» What the exercise asks:
Report every line of the data below that contains the word "display", copying each such line in full.
===== Data lines
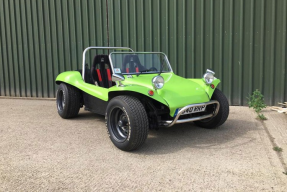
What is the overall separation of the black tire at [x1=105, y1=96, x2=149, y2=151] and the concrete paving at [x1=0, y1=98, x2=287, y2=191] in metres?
0.15

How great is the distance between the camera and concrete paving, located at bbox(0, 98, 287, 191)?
9.20 ft

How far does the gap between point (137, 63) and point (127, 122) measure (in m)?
1.34

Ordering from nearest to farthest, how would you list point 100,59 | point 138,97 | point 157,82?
point 157,82 → point 138,97 → point 100,59

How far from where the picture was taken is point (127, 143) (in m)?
3.60

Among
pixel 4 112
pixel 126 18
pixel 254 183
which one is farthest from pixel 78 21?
pixel 254 183

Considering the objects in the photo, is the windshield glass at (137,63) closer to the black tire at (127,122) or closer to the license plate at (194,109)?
the black tire at (127,122)

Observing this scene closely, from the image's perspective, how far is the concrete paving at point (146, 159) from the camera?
2805 mm

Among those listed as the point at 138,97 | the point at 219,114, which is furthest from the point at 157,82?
the point at 219,114

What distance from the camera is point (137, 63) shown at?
4840 mm

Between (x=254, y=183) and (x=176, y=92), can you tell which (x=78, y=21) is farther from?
(x=254, y=183)

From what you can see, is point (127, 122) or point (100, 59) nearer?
point (127, 122)

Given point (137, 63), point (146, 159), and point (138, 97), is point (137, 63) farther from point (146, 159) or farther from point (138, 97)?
point (146, 159)

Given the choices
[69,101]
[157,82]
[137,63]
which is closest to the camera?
[157,82]

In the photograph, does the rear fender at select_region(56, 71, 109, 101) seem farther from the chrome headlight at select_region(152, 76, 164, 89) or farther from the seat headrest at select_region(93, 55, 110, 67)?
the chrome headlight at select_region(152, 76, 164, 89)
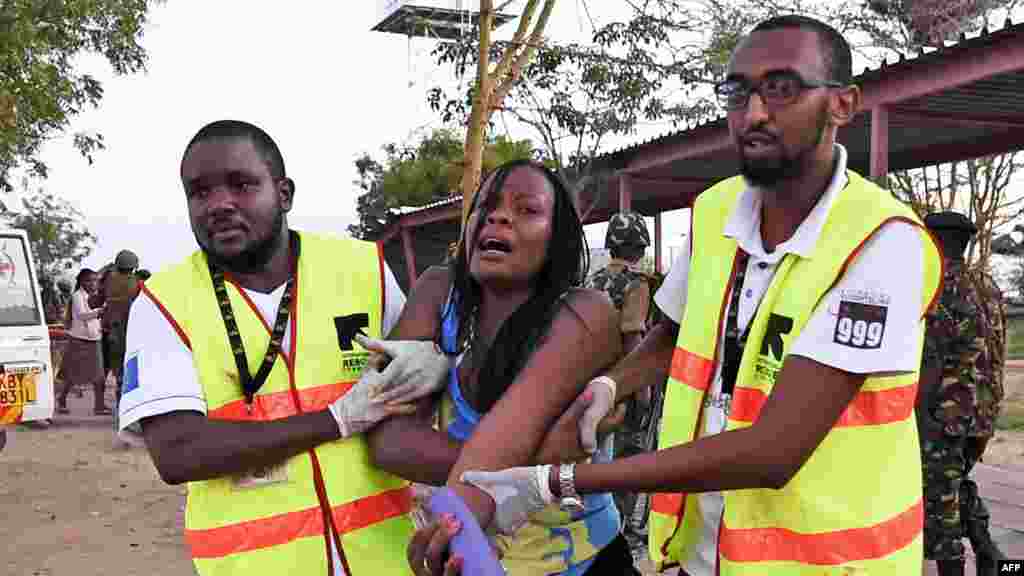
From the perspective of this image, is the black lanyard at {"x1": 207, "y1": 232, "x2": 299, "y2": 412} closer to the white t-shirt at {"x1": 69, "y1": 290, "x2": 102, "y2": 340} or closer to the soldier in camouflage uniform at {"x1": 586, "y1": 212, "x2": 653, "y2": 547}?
the soldier in camouflage uniform at {"x1": 586, "y1": 212, "x2": 653, "y2": 547}

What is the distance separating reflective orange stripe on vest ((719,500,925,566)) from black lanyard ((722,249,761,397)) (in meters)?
0.26

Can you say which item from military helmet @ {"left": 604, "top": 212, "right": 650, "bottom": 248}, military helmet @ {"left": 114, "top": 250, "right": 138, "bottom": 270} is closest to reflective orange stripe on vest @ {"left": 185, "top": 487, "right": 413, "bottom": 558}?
military helmet @ {"left": 604, "top": 212, "right": 650, "bottom": 248}

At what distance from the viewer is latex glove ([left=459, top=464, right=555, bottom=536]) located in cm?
161

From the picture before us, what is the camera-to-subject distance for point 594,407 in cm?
182

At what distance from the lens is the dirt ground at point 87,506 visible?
565 centimetres

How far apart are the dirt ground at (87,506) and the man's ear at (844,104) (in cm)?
477

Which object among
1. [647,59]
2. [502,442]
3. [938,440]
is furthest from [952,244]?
[647,59]

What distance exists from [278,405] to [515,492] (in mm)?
553

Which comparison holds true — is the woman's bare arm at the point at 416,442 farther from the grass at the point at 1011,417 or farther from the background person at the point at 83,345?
the background person at the point at 83,345

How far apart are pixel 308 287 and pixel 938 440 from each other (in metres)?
3.63

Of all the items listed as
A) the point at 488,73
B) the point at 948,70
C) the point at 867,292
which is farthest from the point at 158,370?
the point at 948,70

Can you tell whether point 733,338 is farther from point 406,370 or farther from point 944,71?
point 944,71

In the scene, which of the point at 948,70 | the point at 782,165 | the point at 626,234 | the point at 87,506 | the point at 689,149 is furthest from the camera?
the point at 689,149

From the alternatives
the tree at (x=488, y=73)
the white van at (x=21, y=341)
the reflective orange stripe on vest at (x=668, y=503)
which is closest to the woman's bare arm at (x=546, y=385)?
the reflective orange stripe on vest at (x=668, y=503)
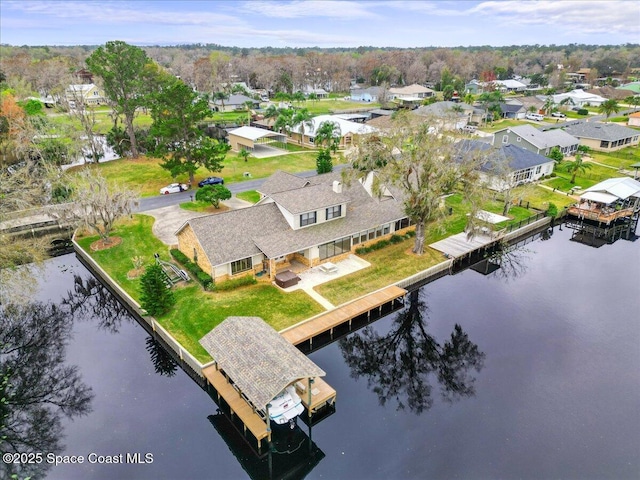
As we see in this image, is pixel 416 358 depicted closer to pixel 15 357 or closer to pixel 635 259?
pixel 15 357

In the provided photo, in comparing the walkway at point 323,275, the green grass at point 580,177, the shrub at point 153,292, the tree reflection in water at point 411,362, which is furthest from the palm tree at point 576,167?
the shrub at point 153,292

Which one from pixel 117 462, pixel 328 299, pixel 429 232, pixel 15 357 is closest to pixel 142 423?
pixel 117 462

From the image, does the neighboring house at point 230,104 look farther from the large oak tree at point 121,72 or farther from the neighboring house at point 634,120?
the neighboring house at point 634,120

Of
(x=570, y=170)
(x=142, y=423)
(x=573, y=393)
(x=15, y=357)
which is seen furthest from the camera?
(x=570, y=170)

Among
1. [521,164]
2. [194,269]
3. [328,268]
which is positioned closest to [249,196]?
[194,269]

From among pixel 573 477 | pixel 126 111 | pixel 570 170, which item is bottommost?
pixel 573 477

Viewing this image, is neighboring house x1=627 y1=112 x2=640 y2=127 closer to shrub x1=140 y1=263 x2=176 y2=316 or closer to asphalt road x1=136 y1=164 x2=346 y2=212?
asphalt road x1=136 y1=164 x2=346 y2=212

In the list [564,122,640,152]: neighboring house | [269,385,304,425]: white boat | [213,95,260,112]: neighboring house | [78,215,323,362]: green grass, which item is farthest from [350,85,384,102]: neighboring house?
[269,385,304,425]: white boat

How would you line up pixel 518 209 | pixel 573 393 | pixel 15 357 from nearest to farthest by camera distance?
pixel 573 393, pixel 15 357, pixel 518 209
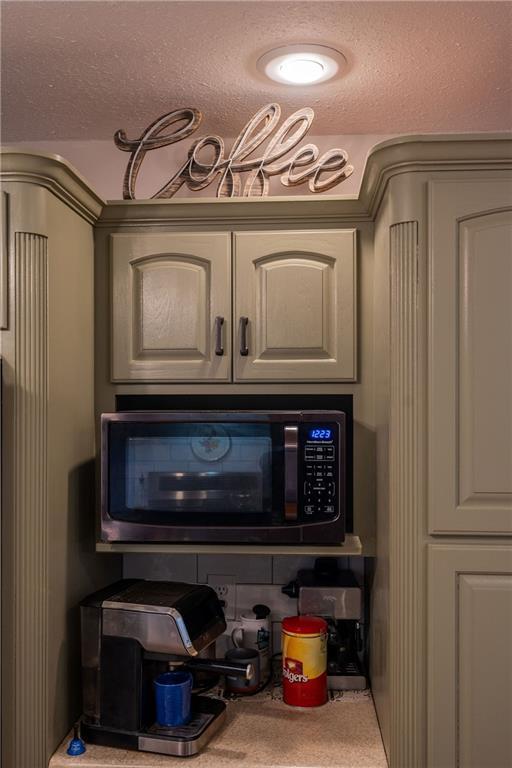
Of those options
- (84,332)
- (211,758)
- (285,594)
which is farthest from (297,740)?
(84,332)

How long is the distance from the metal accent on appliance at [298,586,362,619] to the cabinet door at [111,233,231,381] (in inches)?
26.5

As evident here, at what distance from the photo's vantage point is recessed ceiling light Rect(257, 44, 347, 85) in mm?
1816

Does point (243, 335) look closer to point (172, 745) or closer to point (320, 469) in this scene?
point (320, 469)

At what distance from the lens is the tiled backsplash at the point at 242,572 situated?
2.22 m

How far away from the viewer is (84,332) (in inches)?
74.9

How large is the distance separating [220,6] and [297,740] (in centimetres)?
177

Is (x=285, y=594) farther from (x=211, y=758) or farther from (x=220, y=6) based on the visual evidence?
(x=220, y=6)

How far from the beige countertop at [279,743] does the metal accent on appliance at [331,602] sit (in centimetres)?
23

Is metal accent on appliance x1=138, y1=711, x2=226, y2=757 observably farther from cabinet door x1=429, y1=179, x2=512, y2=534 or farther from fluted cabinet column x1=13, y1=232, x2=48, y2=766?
cabinet door x1=429, y1=179, x2=512, y2=534

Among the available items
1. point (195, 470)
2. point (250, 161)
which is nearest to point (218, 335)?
point (195, 470)

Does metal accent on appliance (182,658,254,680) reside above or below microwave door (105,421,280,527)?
below

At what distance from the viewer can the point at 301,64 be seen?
1.88 m

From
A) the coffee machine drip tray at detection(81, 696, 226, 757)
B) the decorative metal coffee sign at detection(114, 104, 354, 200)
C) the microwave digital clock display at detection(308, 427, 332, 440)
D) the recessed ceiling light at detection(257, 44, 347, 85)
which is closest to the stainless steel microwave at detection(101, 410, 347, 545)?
the microwave digital clock display at detection(308, 427, 332, 440)

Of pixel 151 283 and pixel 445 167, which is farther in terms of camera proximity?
pixel 151 283
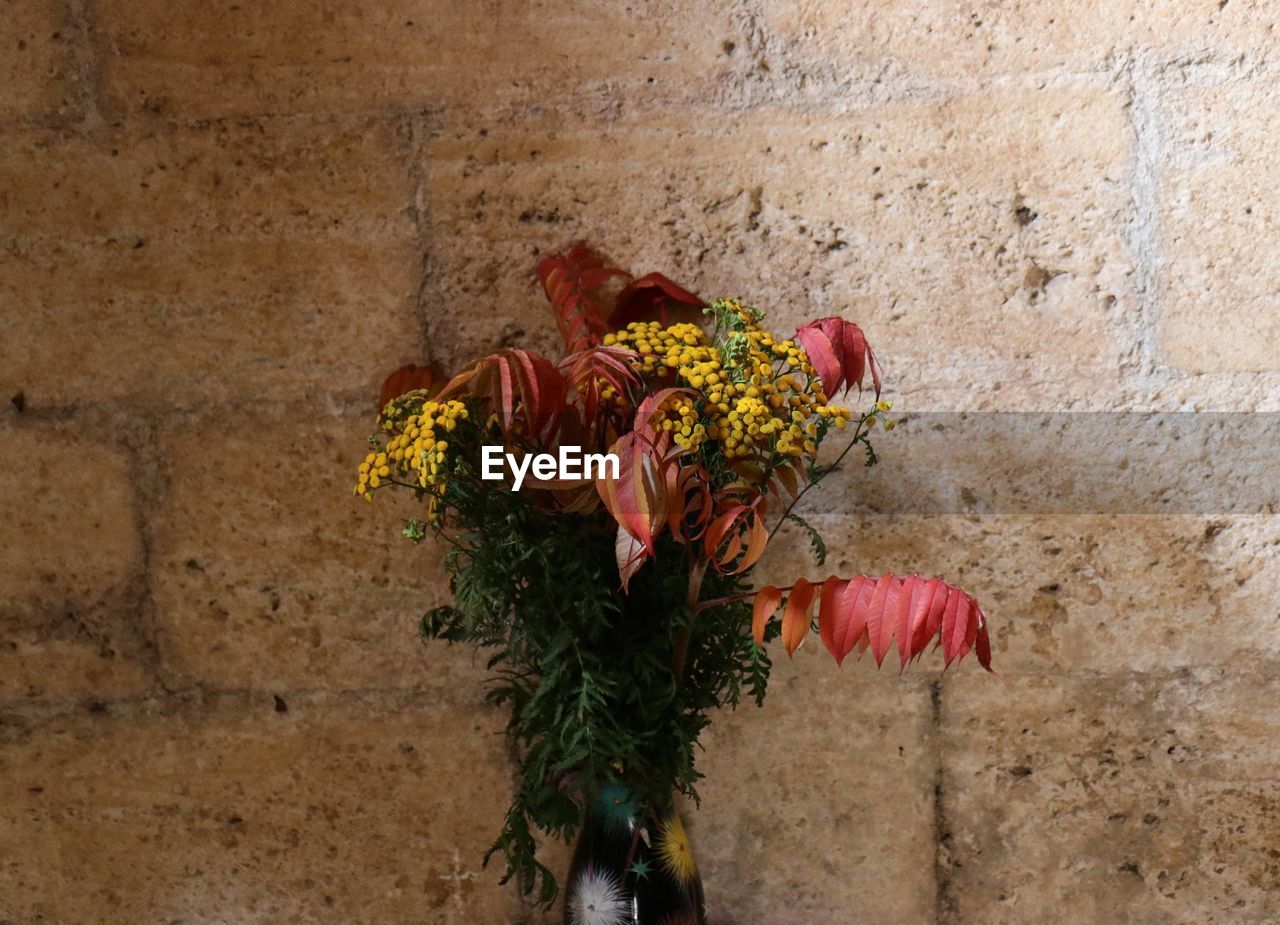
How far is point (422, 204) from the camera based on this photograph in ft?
4.82

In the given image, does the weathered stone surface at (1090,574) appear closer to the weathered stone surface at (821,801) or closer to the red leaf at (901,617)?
the weathered stone surface at (821,801)

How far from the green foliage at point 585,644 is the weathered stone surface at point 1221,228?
0.72 m

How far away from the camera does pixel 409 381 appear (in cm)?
142

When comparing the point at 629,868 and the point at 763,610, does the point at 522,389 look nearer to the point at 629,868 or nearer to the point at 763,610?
the point at 763,610

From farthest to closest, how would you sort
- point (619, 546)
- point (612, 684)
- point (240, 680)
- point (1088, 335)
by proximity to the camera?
point (240, 680) < point (1088, 335) < point (612, 684) < point (619, 546)

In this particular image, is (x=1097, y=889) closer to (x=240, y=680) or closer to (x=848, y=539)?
(x=848, y=539)

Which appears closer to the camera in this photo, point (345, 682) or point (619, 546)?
point (619, 546)

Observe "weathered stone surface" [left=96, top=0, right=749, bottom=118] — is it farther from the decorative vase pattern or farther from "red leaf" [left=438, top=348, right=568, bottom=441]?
the decorative vase pattern

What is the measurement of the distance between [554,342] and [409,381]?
0.65 feet

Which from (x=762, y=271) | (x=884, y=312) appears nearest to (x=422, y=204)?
(x=762, y=271)

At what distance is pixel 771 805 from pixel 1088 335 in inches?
29.6

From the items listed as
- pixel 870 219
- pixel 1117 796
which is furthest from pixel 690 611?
pixel 1117 796

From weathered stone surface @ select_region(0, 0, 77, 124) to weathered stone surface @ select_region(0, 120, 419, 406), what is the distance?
0.04 meters

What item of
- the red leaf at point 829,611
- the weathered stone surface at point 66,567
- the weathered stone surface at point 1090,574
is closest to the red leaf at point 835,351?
the red leaf at point 829,611
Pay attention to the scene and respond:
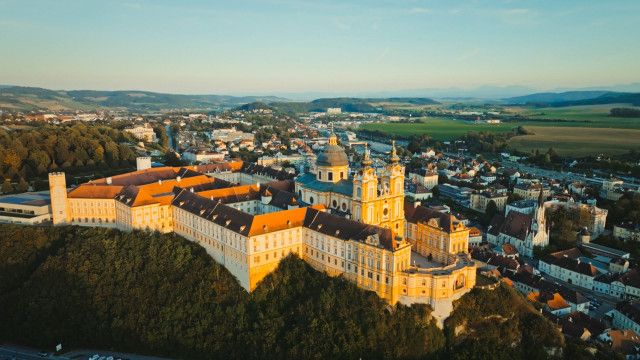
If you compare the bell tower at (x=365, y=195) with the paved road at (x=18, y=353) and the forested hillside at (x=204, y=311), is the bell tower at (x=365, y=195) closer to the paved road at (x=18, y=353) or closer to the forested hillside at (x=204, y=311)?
the forested hillside at (x=204, y=311)

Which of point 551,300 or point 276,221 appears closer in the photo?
point 276,221

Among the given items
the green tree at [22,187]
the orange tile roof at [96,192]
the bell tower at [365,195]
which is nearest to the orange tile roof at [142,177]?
the orange tile roof at [96,192]

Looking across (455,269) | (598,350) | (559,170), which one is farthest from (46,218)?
(559,170)

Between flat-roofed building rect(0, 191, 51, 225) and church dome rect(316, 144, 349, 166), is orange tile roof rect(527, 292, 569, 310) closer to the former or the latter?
church dome rect(316, 144, 349, 166)

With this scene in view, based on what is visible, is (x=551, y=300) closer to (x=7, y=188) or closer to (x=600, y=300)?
(x=600, y=300)

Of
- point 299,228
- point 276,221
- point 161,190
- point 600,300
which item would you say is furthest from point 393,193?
point 161,190

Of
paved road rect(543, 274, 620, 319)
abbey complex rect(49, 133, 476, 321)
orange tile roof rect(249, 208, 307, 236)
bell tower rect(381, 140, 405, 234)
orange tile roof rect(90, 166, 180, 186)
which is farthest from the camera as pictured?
orange tile roof rect(90, 166, 180, 186)

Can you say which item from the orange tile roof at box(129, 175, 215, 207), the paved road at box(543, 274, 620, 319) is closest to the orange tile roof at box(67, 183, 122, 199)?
the orange tile roof at box(129, 175, 215, 207)
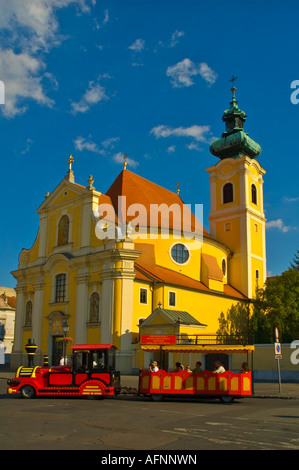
==========
» Written response:
C) the microwave digital clock display at detection(308, 427, 332, 440)
the microwave digital clock display at detection(308, 427, 332, 440)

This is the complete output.